- Study material:
- - -

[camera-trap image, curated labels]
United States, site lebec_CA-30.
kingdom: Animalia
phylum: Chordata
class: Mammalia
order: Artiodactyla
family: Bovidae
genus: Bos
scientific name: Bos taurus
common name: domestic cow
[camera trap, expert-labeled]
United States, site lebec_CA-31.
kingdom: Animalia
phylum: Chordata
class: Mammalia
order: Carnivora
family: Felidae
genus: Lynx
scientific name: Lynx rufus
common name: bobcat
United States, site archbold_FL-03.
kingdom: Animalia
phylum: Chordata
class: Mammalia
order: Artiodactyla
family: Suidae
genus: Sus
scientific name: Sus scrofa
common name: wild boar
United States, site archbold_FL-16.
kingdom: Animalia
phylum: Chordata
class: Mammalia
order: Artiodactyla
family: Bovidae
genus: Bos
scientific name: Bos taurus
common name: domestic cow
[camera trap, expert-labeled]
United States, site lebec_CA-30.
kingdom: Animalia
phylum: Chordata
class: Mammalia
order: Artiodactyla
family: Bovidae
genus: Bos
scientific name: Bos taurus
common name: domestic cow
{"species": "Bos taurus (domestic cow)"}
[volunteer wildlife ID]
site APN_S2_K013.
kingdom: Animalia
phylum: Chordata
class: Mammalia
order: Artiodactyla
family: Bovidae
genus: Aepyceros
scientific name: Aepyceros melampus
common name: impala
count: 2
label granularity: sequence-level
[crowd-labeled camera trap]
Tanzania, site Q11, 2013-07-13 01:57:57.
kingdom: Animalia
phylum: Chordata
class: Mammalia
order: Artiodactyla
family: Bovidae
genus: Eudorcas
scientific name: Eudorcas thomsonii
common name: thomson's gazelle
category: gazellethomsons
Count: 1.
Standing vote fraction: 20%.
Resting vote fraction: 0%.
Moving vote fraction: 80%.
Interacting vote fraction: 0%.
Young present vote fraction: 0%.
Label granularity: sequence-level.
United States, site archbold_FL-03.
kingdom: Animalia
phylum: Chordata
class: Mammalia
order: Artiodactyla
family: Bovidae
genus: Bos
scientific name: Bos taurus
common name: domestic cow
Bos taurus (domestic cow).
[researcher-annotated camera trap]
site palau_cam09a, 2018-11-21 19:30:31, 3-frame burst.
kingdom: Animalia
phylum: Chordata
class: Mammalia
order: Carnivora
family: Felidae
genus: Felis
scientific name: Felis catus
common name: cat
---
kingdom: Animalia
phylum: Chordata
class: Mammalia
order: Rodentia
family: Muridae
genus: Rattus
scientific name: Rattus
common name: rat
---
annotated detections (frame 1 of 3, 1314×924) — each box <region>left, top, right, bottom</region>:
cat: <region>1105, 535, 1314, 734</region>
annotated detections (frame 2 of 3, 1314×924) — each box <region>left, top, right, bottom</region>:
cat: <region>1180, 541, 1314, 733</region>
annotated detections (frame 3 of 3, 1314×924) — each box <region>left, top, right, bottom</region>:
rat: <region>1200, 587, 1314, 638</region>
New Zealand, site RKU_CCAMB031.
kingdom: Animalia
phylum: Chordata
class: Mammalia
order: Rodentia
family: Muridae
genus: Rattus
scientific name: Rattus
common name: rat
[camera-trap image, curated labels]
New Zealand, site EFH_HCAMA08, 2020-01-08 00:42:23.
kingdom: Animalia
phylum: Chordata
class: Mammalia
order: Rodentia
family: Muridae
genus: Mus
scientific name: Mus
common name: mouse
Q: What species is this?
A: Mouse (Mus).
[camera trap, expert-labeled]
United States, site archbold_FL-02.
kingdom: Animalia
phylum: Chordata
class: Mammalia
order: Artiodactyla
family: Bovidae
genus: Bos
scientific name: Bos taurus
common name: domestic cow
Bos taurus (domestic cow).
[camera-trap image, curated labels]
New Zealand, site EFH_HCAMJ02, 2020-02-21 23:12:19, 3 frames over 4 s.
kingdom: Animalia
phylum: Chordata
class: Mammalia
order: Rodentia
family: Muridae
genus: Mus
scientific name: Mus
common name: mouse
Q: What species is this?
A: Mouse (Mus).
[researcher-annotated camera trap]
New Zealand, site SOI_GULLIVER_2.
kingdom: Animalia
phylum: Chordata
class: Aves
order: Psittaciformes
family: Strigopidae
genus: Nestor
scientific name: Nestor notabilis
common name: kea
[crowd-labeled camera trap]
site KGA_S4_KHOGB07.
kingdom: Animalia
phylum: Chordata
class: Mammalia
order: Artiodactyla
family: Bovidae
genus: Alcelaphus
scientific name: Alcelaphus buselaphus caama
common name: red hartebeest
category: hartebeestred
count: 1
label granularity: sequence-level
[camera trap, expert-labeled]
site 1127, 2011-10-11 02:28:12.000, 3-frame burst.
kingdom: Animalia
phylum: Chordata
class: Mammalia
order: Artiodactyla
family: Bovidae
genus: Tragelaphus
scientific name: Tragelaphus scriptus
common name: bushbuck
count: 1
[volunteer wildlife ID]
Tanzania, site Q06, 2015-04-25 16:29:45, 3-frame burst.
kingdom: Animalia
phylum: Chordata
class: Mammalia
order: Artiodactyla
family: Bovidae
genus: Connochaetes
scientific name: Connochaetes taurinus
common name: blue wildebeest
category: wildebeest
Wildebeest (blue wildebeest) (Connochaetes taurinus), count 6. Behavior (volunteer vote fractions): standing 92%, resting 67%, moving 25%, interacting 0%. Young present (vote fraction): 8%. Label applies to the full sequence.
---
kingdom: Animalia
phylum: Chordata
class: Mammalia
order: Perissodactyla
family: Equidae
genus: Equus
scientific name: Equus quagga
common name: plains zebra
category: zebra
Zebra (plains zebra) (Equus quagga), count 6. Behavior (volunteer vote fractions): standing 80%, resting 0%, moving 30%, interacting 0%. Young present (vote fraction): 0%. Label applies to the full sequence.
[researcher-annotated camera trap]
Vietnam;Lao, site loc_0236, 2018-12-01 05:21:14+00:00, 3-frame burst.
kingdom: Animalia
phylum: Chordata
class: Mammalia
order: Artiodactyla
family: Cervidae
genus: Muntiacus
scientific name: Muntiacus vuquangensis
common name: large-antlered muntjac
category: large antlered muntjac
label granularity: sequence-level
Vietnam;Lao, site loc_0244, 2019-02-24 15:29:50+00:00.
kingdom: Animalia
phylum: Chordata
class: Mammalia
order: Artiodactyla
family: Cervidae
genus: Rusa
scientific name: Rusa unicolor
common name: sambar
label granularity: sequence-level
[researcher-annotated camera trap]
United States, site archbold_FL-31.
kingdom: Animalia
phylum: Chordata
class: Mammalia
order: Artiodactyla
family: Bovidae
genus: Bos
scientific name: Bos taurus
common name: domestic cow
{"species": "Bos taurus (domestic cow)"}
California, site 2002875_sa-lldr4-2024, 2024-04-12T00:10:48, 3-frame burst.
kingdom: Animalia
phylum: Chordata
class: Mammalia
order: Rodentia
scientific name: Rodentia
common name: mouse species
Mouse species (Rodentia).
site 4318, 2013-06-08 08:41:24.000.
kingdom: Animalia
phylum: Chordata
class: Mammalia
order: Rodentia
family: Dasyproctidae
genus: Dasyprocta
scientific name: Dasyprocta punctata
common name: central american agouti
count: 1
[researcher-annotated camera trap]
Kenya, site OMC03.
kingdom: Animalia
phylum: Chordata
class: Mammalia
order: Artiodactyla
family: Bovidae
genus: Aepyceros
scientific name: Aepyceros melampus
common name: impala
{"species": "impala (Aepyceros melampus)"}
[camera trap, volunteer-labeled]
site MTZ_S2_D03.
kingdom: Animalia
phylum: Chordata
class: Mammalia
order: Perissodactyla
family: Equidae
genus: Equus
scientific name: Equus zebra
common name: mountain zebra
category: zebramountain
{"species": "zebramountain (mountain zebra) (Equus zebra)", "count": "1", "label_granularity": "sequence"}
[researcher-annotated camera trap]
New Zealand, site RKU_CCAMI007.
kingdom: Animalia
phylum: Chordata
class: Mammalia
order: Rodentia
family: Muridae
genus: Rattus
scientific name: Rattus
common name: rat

- - -

- Exercise instructions: Everything from the line containing "New Zealand, site RKU_CCAMI007." through the final line of the entries is to be written out exactly. No other lines belong in the answer.

- Solution to this problem:
New Zealand, site RKU_CCAMI007.
kingdom: Animalia
phylum: Chordata
class: Mammalia
order: Rodentia
family: Muridae
genus: Rattus
scientific name: Rattus
common name: rat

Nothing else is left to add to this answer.